━━━ Input ━━━
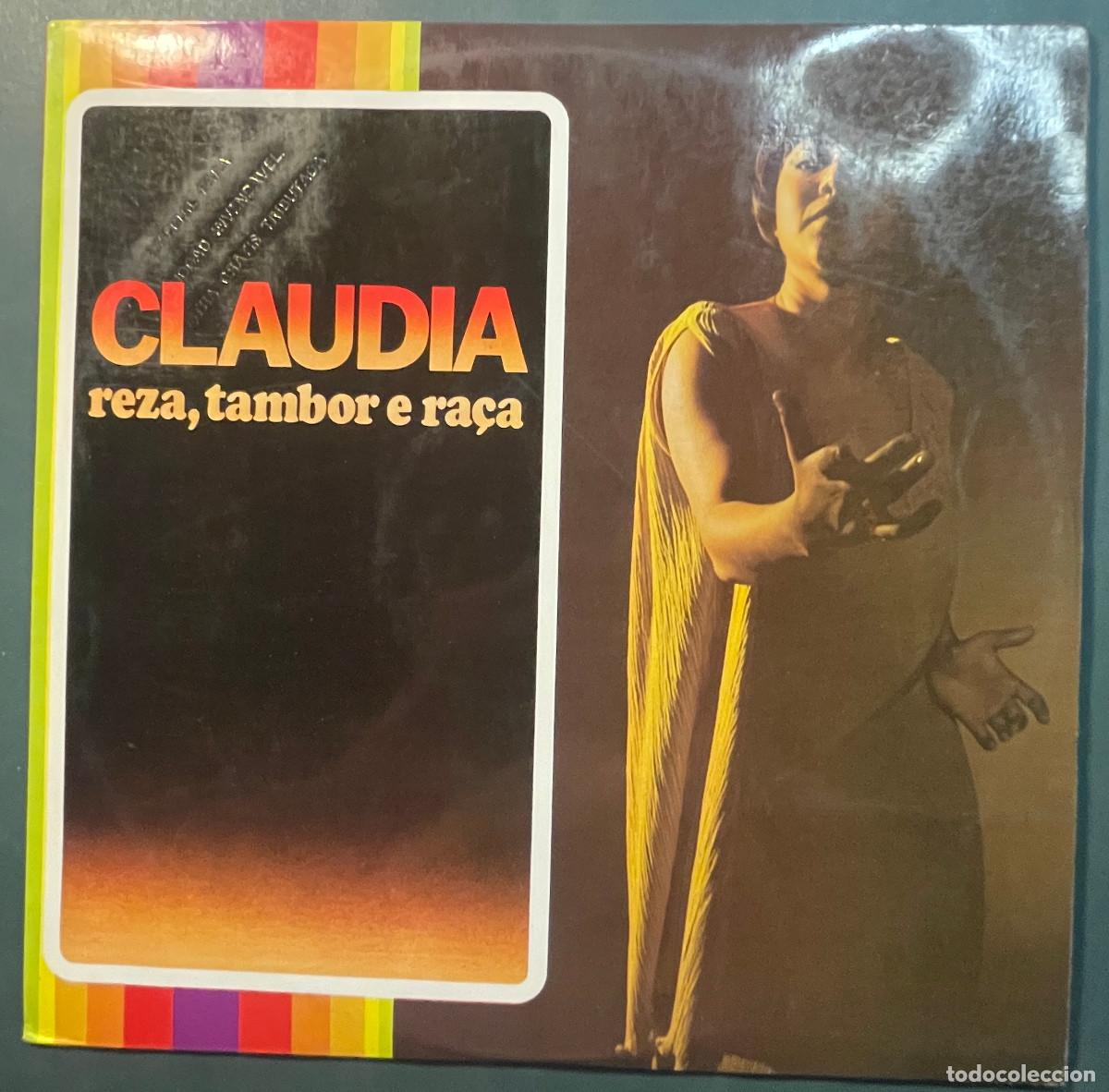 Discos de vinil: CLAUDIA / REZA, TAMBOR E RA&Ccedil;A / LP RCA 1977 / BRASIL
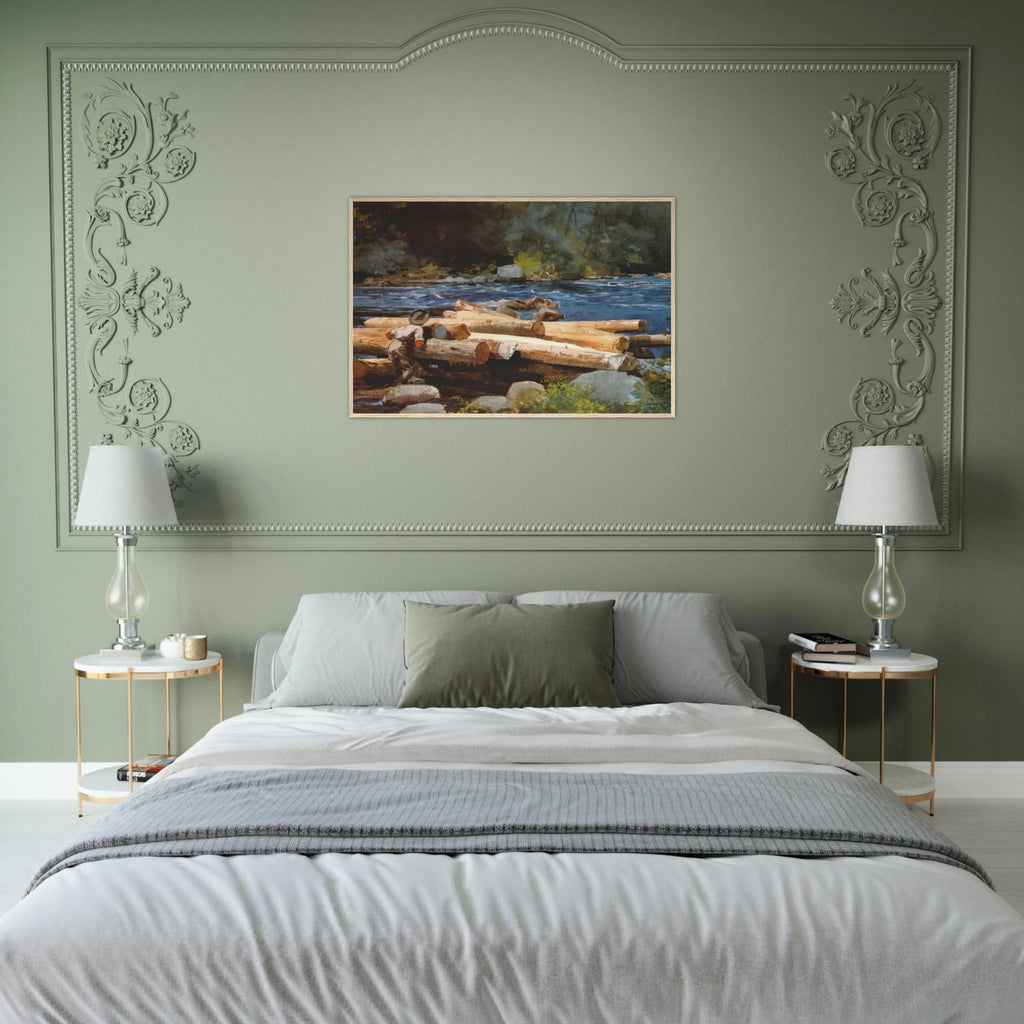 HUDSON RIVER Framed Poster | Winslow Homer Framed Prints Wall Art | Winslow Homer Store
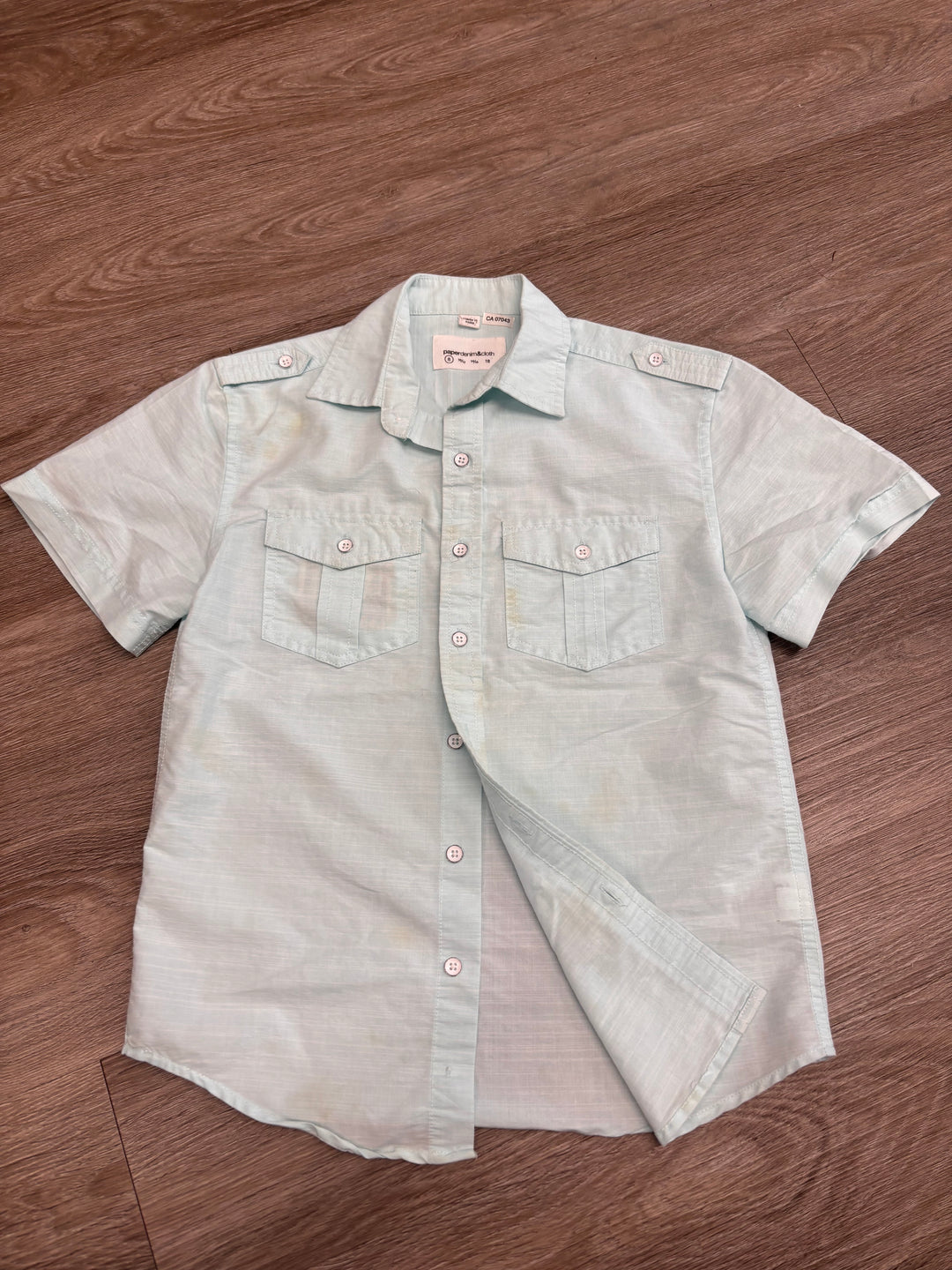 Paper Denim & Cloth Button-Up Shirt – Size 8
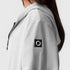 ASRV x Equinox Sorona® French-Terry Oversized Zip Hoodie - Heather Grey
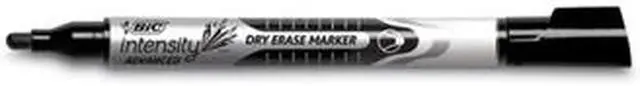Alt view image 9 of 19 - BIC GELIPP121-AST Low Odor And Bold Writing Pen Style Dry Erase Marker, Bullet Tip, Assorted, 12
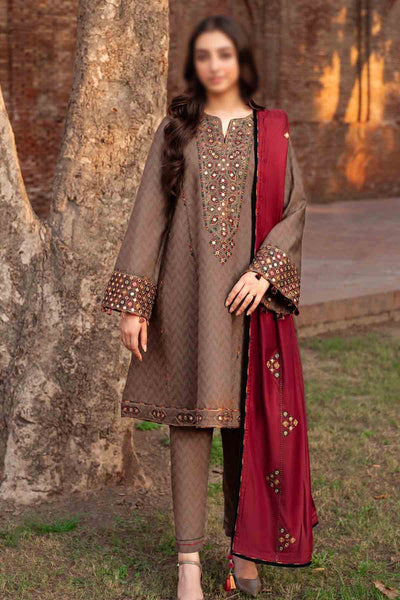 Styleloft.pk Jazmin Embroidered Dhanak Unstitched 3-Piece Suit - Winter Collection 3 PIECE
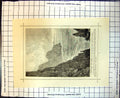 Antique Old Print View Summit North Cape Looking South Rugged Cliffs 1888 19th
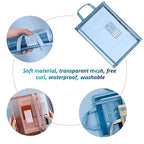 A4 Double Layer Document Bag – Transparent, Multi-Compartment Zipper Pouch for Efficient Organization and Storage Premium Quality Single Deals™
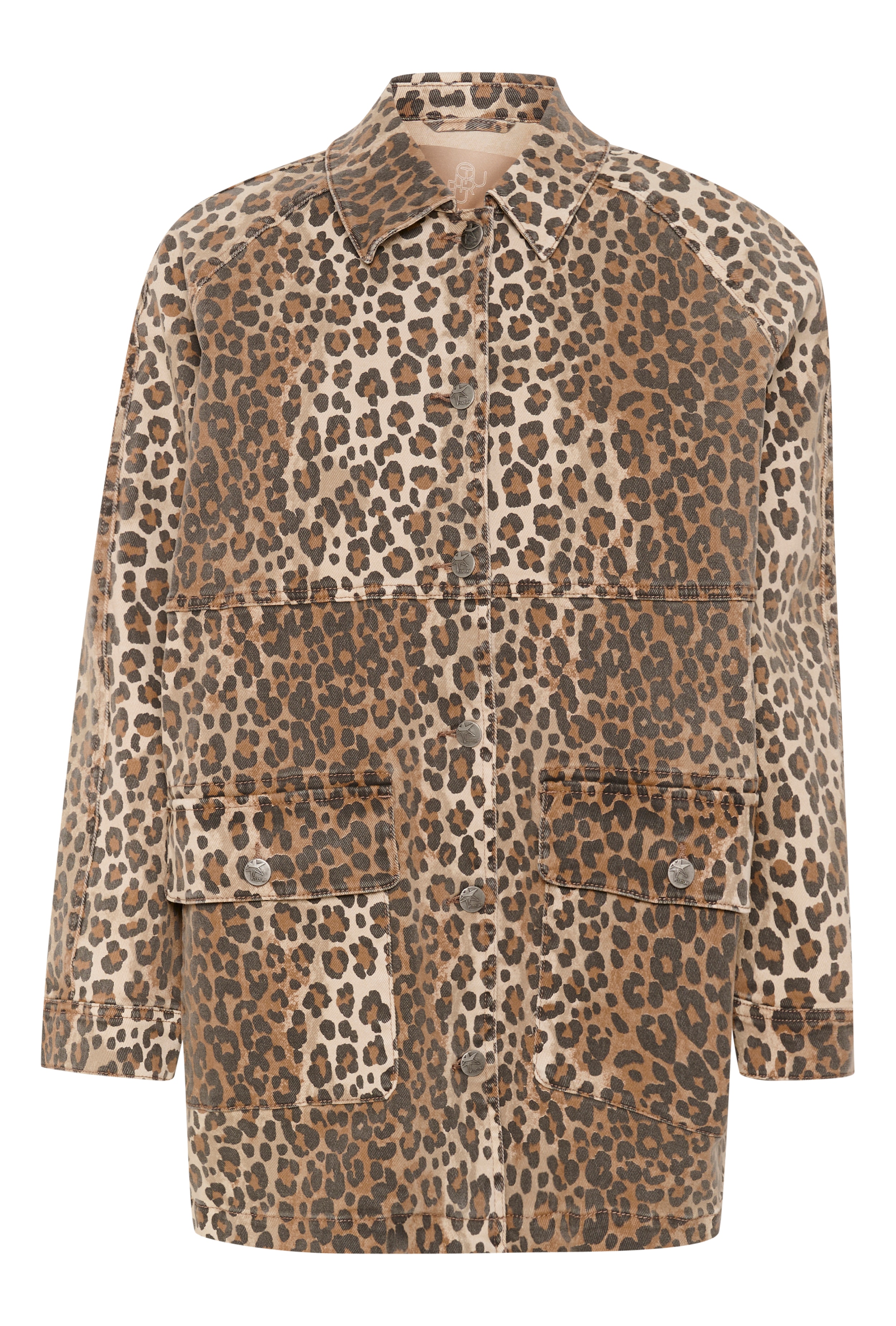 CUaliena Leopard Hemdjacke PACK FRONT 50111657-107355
━━━
- [Aim of the task]:
Copy out all the records again, putting "Canvas" in place of "Framed" wherever it occurs and changing nothing else. Leave out the pictures.

- [Answer to this problem]:
 Discos de vinil: CLAUDIA / REZA, TAMBOR E RA&Ccedil;A / LP RCA 1977 / BRASIL
 HUDSON RIVER Canvas Poster | Winslow Homer Canvas Prints Wall Art | Winslow Homer Store
 Paper Denim & Cloth Button-Up Shirt – Size 8
 ASRV x Equinox Sorona® French-Terry Oversized Zip Hoodie - Heather Grey
Alt view image 9 of 19 - BIC GELIPP121-AST Low Odor And Bold Writing Pen Style Dry Erase Marker, Bullet Tip, Assorted, 12
 Styleloft.pk Jazmin Embroidered Dhanak Unstitched 3-Piece Suit - Winter Collection 3 PIECE
 Antique Old Print View Summit North Cape Looking South Rugged Cliffs 1888 19th
 A4 Double Layer Document Bag – Transparent, Multi-Compartment Zipper Pouch for Efficient Organization and Storage Premium Quality Single Deals™
 CUaliena Leopard Hemdjacke PACK FRONT 50111657-107355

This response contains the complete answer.